3. Describe the Diverse Sources of Risk
Convincing management to reassess their risk is one of the more difficult parts of selling them on the idea of an updated security strategy. They often don’t realize just how exposed they are: “We don’t have any information worth stealing!” or “We’re too small to become a target!” are common objections. Management might even want to know why they should put that money into cyber security instead of securing the physical premises. These objects all stem from a basic misunderstanding of cybercrime.
The sheer number and variety of potential threats is what makes information security so different. Intentional attackers may include competitors, data thieves, disgruntled customers or employees, thrill-seekers, extortionists, abusive contractors, people who peddle bulk contact information and credit card numbers on the web’s black market, etc.
Unintentional sources of risk can include anything from an employee clicking the wrong button and exposing sensitive company information (there are security solutions that can prevent this), to broken software with the potential to corrupt valuable data, and the chance of employees/contractors/visitors stumbling across one of the many multitude of malicious automatic scripts that populate the web.
4. Create a Sample Demonstration
Many information security organizations release risk detection utilities to help small businesses identify their security weak spots. Some of these kits even include exploits – you can run the utility to find any potential vulnerability, release the related exploit on a test workstation, and watch in real time to see whether your existing security measures are enough to catch it.

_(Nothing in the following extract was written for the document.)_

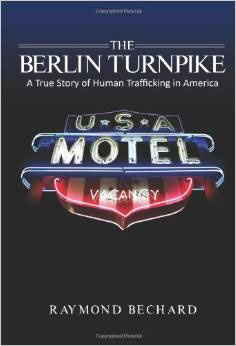 The Berlin Turnpike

You can find these tools through most major security vendors and penetration testing groups. Sometimes all you have to do is show the management a video of somebody else deploying a penetration testing exploit pack on a similar set of business computers. It’s hard to keep up a false sense of security when you see the relative ease with which an exploit can commandeer an unprotected business network.
Keep Seeking Solutions!
Even if management decides to swallow the risk for now, you might still be able to come up with workable solutions in the future. Don’t give up the good fight! The effort is worthwhile: after all, your important data and personal information is stored on those company servers, too!